セブン&アイHD(下)カナダ大手の買収提案に創業家はどう出るか
■総合スーパーから食品スーパーへ
伊藤氏の死によって、セブン&アイで大きな動きがあった。
セブン&アイの井阪隆一社長は23年3月、イトーヨーカ堂を126店舗体制から、26年2月末までに93店舗へ縮小し、祖業のアパレル事業からも撤退すると発表した。
今年8月下旬、撤退する33の店舗名を明らかにした。北海道6店、東京都3店、神奈川県4店、埼玉県4店など。首都圏(東京、神奈川、埼玉、千葉)は91店から77店に減少する。
4月には、イトーヨーカ堂を核とするスーパー事業を集約し、27年度以降に株式を新規に上場させる方針を打ち出した。
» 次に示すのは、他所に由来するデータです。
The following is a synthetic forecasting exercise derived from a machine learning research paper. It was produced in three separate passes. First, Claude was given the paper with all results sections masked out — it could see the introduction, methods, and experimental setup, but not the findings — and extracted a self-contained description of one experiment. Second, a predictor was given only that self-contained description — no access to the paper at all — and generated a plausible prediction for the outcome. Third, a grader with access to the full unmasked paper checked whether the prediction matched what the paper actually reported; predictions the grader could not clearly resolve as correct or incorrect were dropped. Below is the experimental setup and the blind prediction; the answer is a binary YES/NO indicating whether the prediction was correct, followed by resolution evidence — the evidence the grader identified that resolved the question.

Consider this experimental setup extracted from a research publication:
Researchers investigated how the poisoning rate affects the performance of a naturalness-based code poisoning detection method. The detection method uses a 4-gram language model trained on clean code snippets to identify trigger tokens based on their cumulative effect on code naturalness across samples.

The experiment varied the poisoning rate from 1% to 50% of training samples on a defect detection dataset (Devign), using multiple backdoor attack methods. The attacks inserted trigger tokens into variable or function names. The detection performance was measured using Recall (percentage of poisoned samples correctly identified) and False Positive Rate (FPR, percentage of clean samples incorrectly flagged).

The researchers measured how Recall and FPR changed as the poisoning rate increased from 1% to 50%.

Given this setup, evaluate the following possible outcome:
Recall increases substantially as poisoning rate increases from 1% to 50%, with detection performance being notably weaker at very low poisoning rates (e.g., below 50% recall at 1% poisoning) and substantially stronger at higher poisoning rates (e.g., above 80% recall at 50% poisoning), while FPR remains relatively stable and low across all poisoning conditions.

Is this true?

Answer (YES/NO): NO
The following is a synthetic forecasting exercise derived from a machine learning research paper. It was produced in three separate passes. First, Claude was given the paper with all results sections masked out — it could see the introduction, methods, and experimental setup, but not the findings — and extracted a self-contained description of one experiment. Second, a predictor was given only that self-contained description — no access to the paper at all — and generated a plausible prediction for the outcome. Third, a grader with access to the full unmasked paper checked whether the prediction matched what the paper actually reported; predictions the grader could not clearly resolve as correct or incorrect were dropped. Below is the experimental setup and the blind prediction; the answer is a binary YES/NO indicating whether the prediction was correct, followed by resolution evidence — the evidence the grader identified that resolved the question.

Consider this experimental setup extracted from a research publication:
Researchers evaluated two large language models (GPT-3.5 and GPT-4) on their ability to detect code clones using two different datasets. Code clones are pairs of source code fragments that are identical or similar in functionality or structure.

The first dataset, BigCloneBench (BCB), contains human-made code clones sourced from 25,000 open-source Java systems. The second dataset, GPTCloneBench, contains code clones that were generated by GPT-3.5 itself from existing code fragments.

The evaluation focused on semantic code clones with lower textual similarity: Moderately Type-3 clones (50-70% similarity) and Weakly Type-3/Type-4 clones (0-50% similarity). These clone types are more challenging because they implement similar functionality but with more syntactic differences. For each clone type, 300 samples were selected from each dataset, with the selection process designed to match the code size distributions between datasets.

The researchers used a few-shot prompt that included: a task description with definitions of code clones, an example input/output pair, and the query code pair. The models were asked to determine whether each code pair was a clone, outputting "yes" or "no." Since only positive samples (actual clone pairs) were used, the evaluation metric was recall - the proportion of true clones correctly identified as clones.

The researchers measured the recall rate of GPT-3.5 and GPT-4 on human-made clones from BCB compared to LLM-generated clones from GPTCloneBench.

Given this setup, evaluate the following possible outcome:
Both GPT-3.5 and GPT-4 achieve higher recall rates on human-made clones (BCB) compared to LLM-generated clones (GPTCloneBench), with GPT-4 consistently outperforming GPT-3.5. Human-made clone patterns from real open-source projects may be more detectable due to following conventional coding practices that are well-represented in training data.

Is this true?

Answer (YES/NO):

東北地盤のヨークベニマルなどと食品スーパー事業を担う中間持ち株会社を設立して上場させる。総合スーパーから食品スーパーに特化し、再生を図るシナリオだ。
セブン&アイはセブン-イレブンを展開する主力のコンビニに経営資源を集中する。
事業構造の改革に合わせて、創業家出身の伊藤順朗氏が4月1日付で代表取締役に追加選任した。伊藤氏はスーパーストア事業を管掌する。ヨーカ堂を分離した上場会社のトップに据える布石と受け止められている。